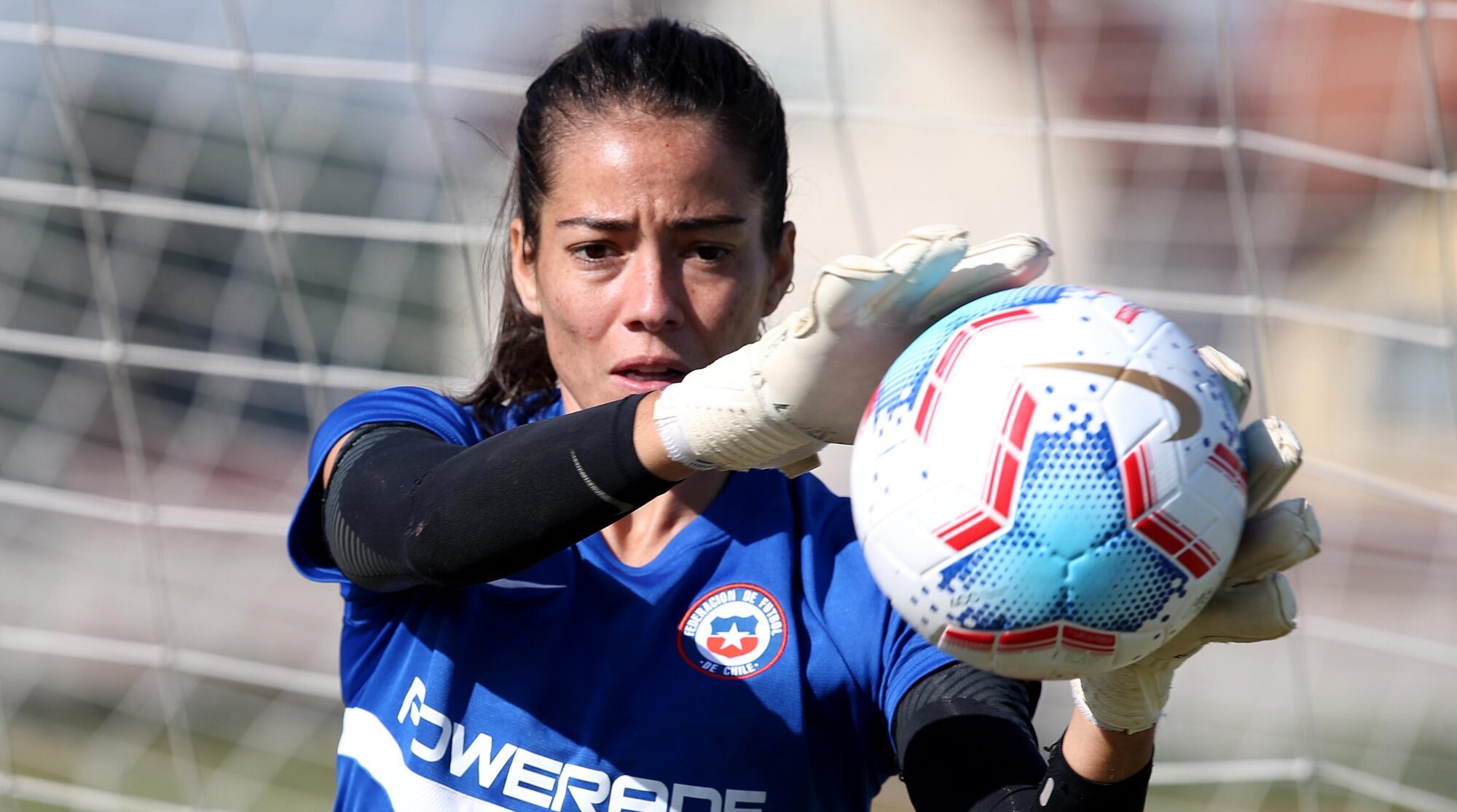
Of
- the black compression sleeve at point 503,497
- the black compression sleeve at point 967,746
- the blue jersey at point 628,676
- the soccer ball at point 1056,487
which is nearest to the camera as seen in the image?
the soccer ball at point 1056,487

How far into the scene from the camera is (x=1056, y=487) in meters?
1.10

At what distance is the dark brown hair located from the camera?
5.28 feet

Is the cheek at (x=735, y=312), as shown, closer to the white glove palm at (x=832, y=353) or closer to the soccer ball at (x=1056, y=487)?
the white glove palm at (x=832, y=353)

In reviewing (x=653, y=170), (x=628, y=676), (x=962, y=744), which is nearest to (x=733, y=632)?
(x=628, y=676)

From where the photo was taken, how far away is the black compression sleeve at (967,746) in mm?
1358

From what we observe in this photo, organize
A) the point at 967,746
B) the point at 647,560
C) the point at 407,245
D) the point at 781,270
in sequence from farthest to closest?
the point at 407,245 → the point at 781,270 → the point at 647,560 → the point at 967,746

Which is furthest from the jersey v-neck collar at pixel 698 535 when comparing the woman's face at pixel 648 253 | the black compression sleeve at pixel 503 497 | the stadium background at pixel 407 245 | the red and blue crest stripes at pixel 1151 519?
the stadium background at pixel 407 245

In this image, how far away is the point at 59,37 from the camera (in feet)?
10.6

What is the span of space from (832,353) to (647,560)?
522mm

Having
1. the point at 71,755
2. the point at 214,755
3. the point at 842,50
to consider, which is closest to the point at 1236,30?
the point at 842,50

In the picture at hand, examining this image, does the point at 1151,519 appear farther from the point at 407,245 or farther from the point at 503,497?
the point at 407,245

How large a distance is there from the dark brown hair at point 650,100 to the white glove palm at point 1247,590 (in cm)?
62

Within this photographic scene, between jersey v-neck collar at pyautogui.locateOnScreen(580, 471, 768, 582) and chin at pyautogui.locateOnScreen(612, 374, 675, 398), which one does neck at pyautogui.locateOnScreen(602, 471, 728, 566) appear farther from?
chin at pyautogui.locateOnScreen(612, 374, 675, 398)

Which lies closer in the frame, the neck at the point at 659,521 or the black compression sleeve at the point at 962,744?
the black compression sleeve at the point at 962,744
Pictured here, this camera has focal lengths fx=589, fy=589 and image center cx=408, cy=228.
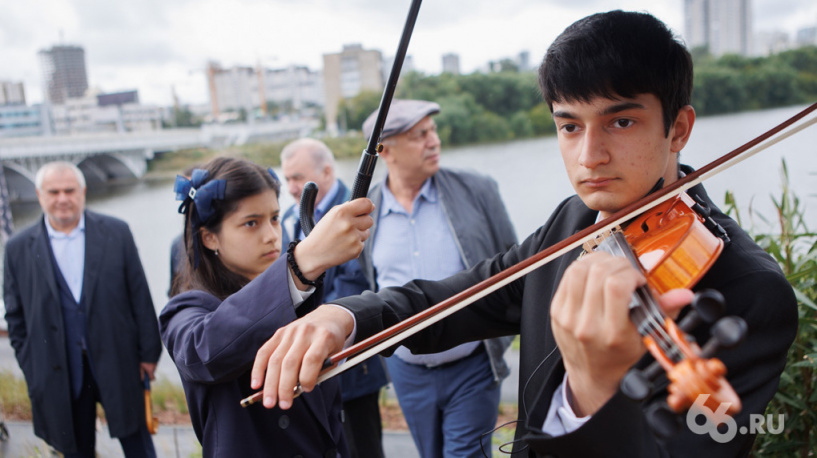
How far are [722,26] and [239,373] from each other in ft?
10.8

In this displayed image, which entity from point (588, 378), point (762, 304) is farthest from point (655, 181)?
point (588, 378)

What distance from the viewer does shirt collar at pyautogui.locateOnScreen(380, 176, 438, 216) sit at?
3.31 m

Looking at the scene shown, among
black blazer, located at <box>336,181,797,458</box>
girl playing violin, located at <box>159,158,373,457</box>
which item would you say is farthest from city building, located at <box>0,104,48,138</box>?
black blazer, located at <box>336,181,797,458</box>

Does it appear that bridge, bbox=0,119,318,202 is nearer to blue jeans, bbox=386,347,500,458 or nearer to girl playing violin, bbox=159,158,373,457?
blue jeans, bbox=386,347,500,458

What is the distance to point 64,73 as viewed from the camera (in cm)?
848

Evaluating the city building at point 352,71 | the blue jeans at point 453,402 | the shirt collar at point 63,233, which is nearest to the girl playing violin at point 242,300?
the blue jeans at point 453,402

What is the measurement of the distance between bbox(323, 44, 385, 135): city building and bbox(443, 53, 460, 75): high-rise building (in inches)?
25.2

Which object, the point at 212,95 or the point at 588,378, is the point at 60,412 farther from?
the point at 212,95

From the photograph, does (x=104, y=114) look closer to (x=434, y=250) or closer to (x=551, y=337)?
(x=434, y=250)

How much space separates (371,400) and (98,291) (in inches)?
70.9

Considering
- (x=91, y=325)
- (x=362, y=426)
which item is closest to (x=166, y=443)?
(x=91, y=325)

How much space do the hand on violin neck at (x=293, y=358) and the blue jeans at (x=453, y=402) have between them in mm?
1778

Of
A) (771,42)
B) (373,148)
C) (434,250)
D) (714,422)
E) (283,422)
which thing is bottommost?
(283,422)

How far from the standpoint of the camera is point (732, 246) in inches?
46.0
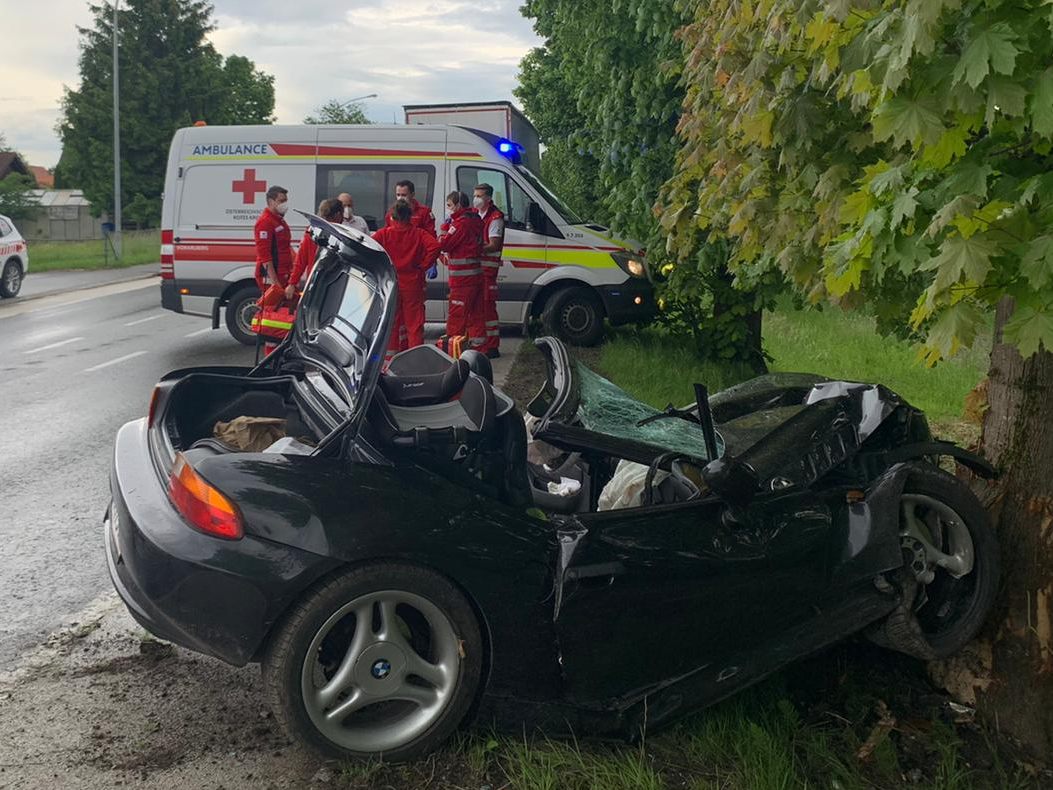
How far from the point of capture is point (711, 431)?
12.3 feet

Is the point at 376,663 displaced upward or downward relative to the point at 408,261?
downward

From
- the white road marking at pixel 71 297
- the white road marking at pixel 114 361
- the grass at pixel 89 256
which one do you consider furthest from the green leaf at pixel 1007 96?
the grass at pixel 89 256

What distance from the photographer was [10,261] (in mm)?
21156

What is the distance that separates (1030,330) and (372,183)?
38.6ft

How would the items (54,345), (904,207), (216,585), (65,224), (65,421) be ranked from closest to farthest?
(904,207) → (216,585) → (65,421) → (54,345) → (65,224)

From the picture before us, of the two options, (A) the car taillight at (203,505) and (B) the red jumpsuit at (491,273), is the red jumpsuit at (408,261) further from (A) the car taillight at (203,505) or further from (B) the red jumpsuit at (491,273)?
(A) the car taillight at (203,505)

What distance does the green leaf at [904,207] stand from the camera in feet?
9.77

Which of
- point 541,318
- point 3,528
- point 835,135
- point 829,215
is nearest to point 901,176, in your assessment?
point 829,215

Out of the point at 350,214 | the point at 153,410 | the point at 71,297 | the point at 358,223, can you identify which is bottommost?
the point at 71,297

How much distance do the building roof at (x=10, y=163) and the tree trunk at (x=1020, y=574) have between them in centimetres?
8299

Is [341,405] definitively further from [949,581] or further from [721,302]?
[721,302]

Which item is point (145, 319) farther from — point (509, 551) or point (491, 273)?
point (509, 551)

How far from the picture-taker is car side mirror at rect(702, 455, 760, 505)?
11.6 feet

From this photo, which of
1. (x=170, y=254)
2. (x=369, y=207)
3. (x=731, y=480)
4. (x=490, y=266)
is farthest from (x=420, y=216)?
(x=731, y=480)
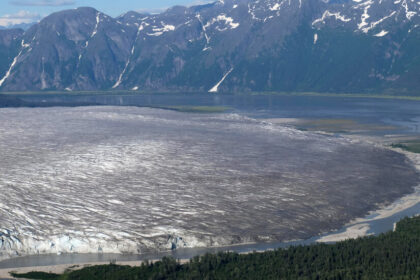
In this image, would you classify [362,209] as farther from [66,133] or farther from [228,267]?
[66,133]

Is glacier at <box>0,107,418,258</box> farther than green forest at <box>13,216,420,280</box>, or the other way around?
glacier at <box>0,107,418,258</box>

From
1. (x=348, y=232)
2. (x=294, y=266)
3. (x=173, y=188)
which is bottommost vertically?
(x=348, y=232)

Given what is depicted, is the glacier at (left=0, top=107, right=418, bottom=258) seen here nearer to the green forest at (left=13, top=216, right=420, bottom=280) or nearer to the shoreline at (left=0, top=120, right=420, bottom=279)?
the shoreline at (left=0, top=120, right=420, bottom=279)

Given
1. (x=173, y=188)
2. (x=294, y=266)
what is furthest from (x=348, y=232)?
(x=173, y=188)

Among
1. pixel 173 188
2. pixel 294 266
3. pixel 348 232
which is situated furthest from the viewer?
pixel 173 188

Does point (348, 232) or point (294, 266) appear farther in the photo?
point (348, 232)

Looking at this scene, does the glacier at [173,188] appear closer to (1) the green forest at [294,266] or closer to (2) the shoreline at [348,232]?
(2) the shoreline at [348,232]

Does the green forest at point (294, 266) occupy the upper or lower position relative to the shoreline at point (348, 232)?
upper

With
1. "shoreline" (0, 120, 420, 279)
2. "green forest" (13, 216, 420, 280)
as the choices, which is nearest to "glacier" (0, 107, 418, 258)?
"shoreline" (0, 120, 420, 279)

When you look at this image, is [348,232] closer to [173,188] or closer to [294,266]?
[294,266]

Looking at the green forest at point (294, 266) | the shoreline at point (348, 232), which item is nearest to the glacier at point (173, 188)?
the shoreline at point (348, 232)
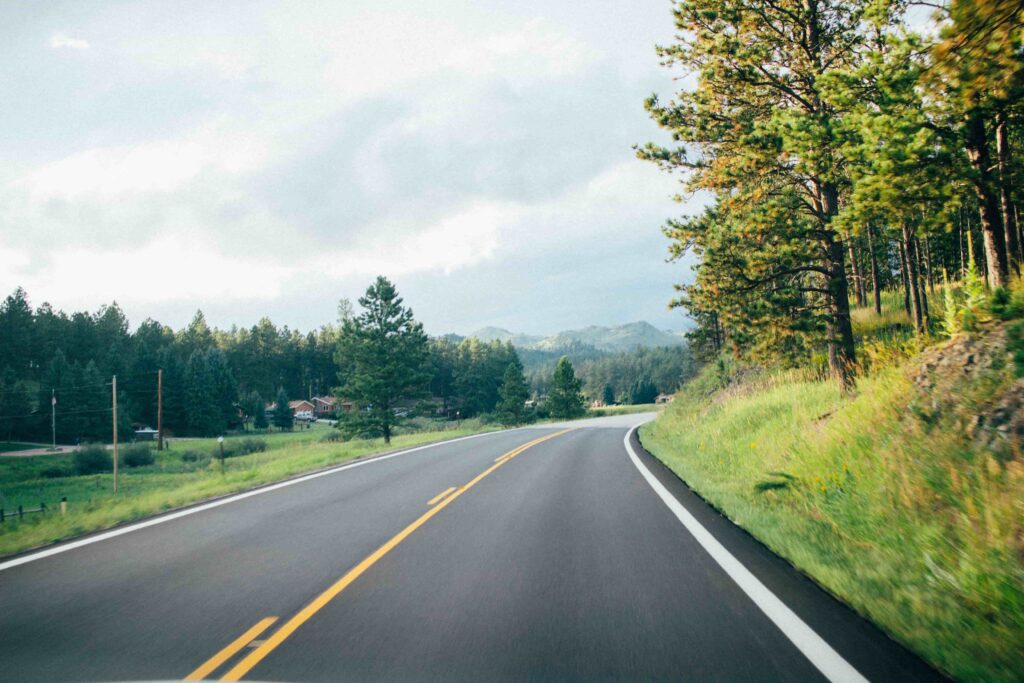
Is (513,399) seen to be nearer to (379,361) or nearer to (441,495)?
(379,361)

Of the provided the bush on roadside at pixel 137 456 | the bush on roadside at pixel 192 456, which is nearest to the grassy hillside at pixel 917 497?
the bush on roadside at pixel 192 456

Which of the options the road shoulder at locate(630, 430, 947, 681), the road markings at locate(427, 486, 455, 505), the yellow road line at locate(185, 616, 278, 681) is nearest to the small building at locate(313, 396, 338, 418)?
the road markings at locate(427, 486, 455, 505)

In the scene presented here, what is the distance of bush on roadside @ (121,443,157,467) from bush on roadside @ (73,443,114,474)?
1.26 meters

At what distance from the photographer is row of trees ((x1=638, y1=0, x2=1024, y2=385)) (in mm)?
8945

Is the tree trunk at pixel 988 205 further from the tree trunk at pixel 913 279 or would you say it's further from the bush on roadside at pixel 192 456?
the bush on roadside at pixel 192 456

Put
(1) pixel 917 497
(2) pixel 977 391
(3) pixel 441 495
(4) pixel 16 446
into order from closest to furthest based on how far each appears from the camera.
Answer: (1) pixel 917 497 < (2) pixel 977 391 < (3) pixel 441 495 < (4) pixel 16 446

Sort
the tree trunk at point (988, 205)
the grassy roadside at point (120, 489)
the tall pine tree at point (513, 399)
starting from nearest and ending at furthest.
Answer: the grassy roadside at point (120, 489)
the tree trunk at point (988, 205)
the tall pine tree at point (513, 399)

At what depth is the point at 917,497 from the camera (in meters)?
5.53

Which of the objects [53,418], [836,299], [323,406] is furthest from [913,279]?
[323,406]

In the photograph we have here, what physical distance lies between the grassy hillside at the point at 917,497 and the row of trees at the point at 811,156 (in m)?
2.40

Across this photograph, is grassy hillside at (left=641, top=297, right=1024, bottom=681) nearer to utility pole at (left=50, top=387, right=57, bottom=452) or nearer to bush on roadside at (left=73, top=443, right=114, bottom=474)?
bush on roadside at (left=73, top=443, right=114, bottom=474)

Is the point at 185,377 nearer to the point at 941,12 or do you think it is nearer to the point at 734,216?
the point at 734,216

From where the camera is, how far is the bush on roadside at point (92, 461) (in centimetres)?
5336

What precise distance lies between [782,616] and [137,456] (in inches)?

* * *

■ Exercise task:
Find the line containing "Which of the objects" in the material above. Print it and every line after it through the end, exactly and only those.

■ The response:
Which of the objects [53,418], [836,299], [323,406] is furthest from [913,279]?
[323,406]

In the photograph we have here, what physical distance lies between the grassy hillside at the point at 917,497 and the row of trees at the point at 811,156 (in m)?
2.40

Across this photograph, is grassy hillside at (left=641, top=297, right=1024, bottom=681) nearer to utility pole at (left=50, top=387, right=57, bottom=452) or nearer to bush on roadside at (left=73, top=443, right=114, bottom=474)?
bush on roadside at (left=73, top=443, right=114, bottom=474)

Is the point at 185,377 nearer to the point at 941,12 or do you think it is nearer to the point at 734,216?
the point at 734,216

From where the camera is, how far is the bush on roadside at point (92, 461) (in centimetres)?
5336

What precise distance lies between [782,616] and [137,456] (in inches)?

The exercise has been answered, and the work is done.